O homem preso pelo assassinato da estudante Beatriz Mota, de 7 anos, em uma escola particular de Petrolina, no Sertão, em 2015, foi autorizado pelo Judiciário a participar de reconhecimento de pessoas e reconstituição do crime. Segundo o Tribunal de Justiça de Pernambuco (TJPE), os procedimentos com a participação de Marcelo da Silva, 40, devem ser feitos até o sábado (12).

Exames de DNA comprovaram o envolvimento de Marcelo da Silva na morte da criança, que ocorreu em dezembro de 2015, durante uma festa no Colégio Nossa Senhora Auxiliadora. O material genético dele foi encontrado na faca usada para assassinar a garota.

A resolução do caso foi anunciada em janeiro deste ano. Marcelo já estava preso por outros crimes, segundo a polícia.

Marcelo da Silva chegou a confessar o crime, mas depois afirmou que seria inocente. O caso ficou marcado por divergências em informações repassadas por dois advogados diferentes.

Por meio de nota, o TJPE informou que o juiz Cícero Everaldo Ferreira Silva, da 4ª Vara Regional de Execução Penal de Petrolina, permitiu que o réu decida se vai participar da reprodução simulada, na condição de “pessoa suspeita/investigada”.

Para que ocorra a simulação, o juiz determinou que sejam adotados cuidados necessários quando se trata se casos sensíveis, como recolher o detendo em uma cela individual por um período mínimo necessário e possibilitar o contato do preso com o advogado.

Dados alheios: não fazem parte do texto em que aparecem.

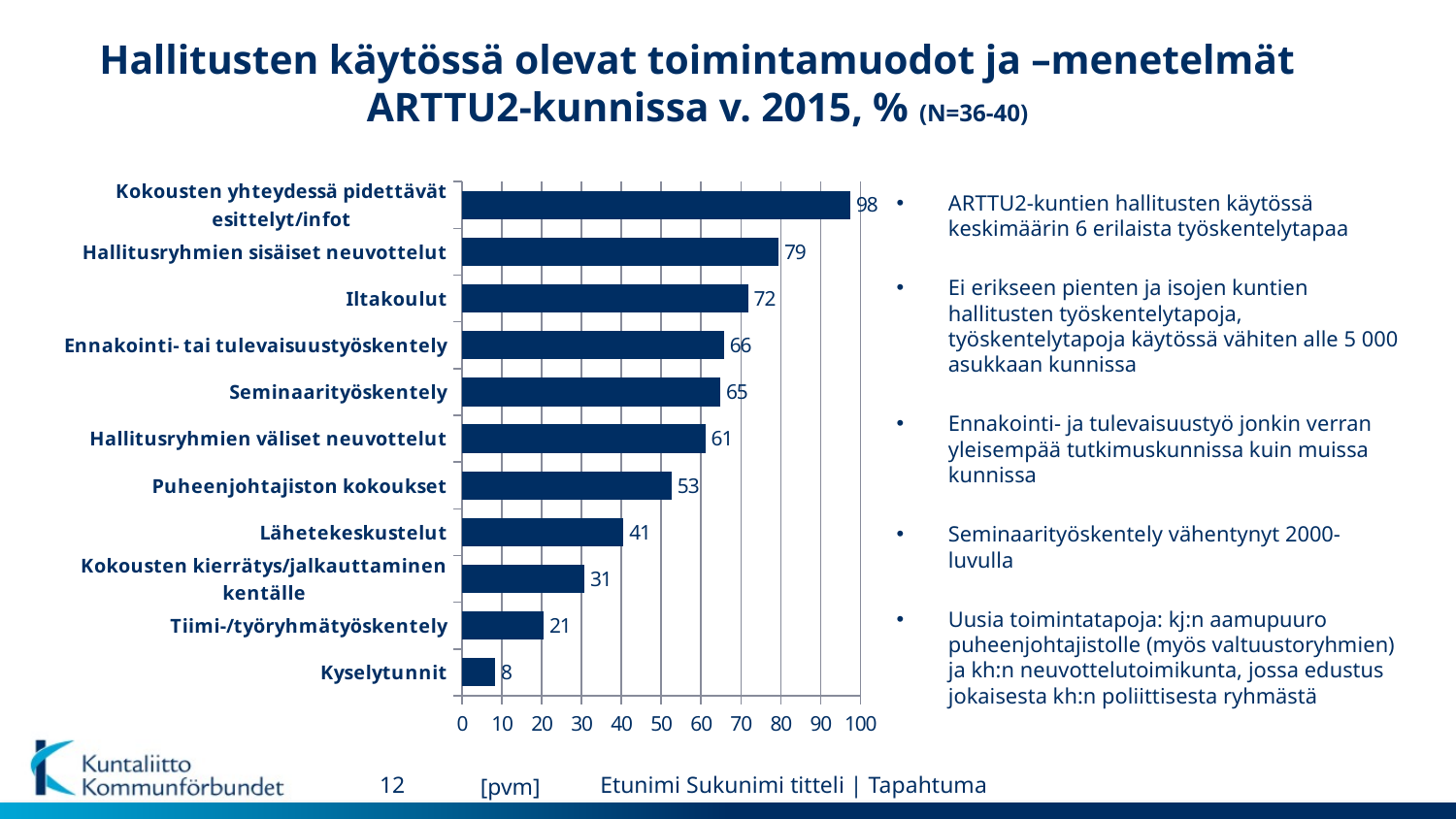
What is the difference between the values for Puheenjohtajiston kokoukset and Lähetekeskustelut? 12 What is the value for Kyselytunnit? 8 What kind of chart is shown on the slide? bar chart What is the value for Hallitusryhmien sisäiset neuvottelut? 79 Is the value for Tiimi-/työryhmätyöskentely greater or less than 30? less How many categories are shown in the chart? 11 Which is larger, the value for Seminaarityöskentely or the value for Hallitusryhmien väliset neuvottelut? Seminaarityöskentely What is the value for Ennakointi- tai tulevaisuustyöskentely? 66 Which category has the highest value? Kokousten yhteydessä pidettävät esittelyt/infot What is the maximum value shown on the horizontal axis of the chart? 100 What is the value for Iltakoulut? 72 Which category has the lowest value? Kyselytunnit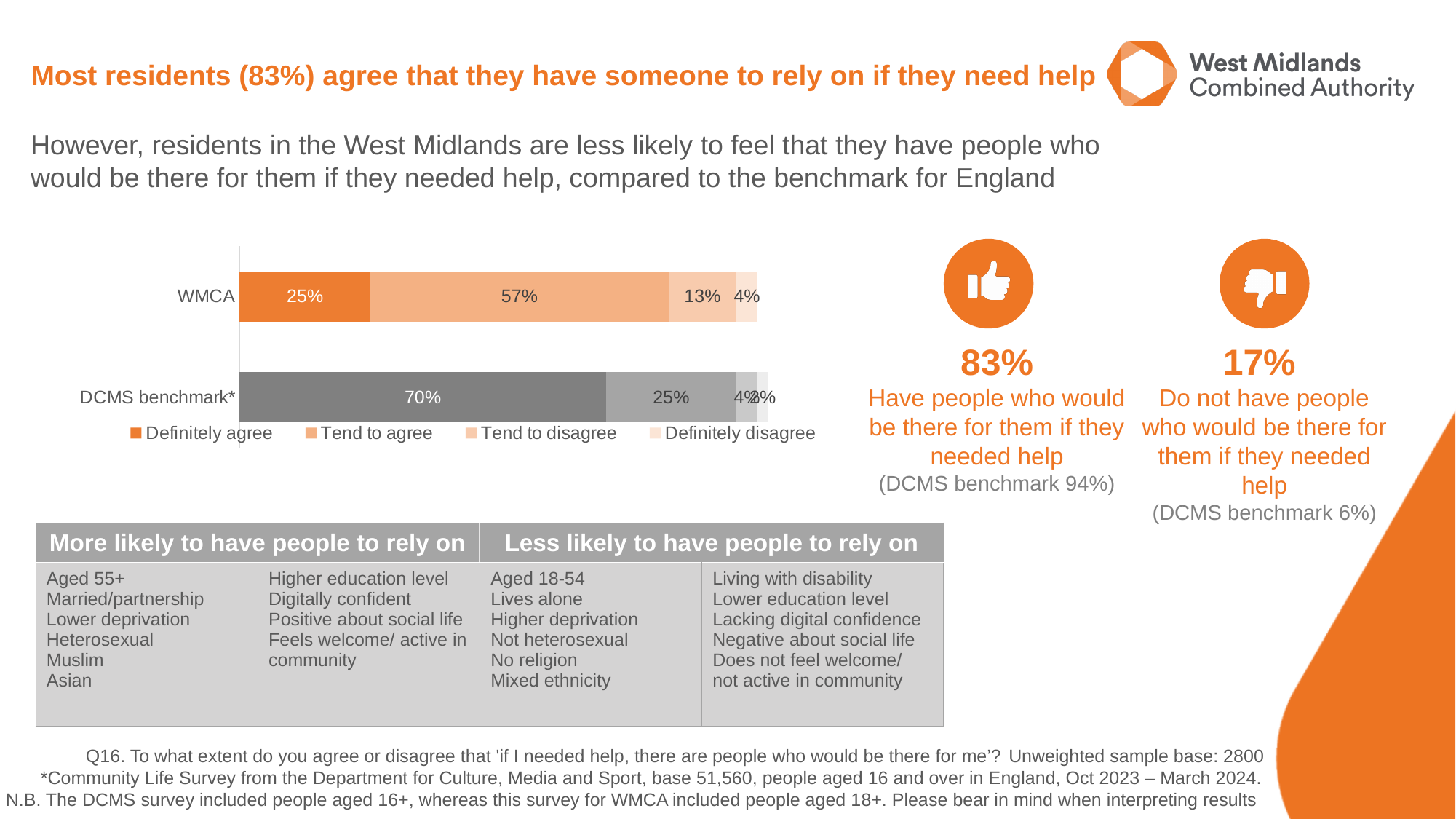
What percentage of WMCA residents 'Definitely agree' that they have people who would be there for them? 25% What type of chart is used to show the WMCA and DCMS benchmark* results? Stacked bar chart What is the 'Tend to agree' value for the DCMS benchmark*? 25% What is the 'Definitely agree' value for the DCMS benchmark* bar? 70% How many series does the chart legend list? 4 Which bar has the larger 'Definitely agree' share, WMCA or DCMS benchmark*? DCMS benchmark* What is the 'Tend to disagree' value for WMCA? 13% How many bars (categories) are shown in the chart? 2 What is the 'Definitely disagree' value for WMCA? 4% What is the 'Tend to agree' value for WMCA in the chart? 57% How many percentage points higher is the DCMS benchmark* 'Definitely agree' value than the WMCA 'Definitely agree' value? 45 percentage points Which response category is the largest segment of the WMCA bar? Tend to agree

Marcelo está no Presídio de Igarassu, no Grande Recife, e teria que ser levado para a unidade de Petrolina.

Para o transporte de Marcelo da Silva, o juiz pediu, ainda, que seja feita escolta por agentes penais e que, se ele alegar ou apresentar qualquer sinal de violência, seja submetido a uma perícia médica.

Também foi pedida a garantia da segurança das pessoas envolvidas no reconhecimento, que pode ser feito na delegacia ou em “outro local apropriado”.

De início, a advogada Niedja Mônica da Silva se apresentou como defensora de Marcelo da Silva e disse que ele tinha confessado o assassinato para “aliviar o coração da mãe da menina”.

Depois, o advogado Rafael Nunes apresentou uma carta em que, segundo ele, Marcelo se diz inocente e afirmou que ele teria “sido pressionado” para admitir a culpa.

Os dois advogados dizem ter sido constituídos por Marcelo da Silva como defensores no caso. Rafael Nunes diz que Niedja Mônica foi destituída, mas ela afirma que a entrada do colega no caso está sendo analisada pela Ordem dos Advogados do Brasil (OAB) em Pernambuco.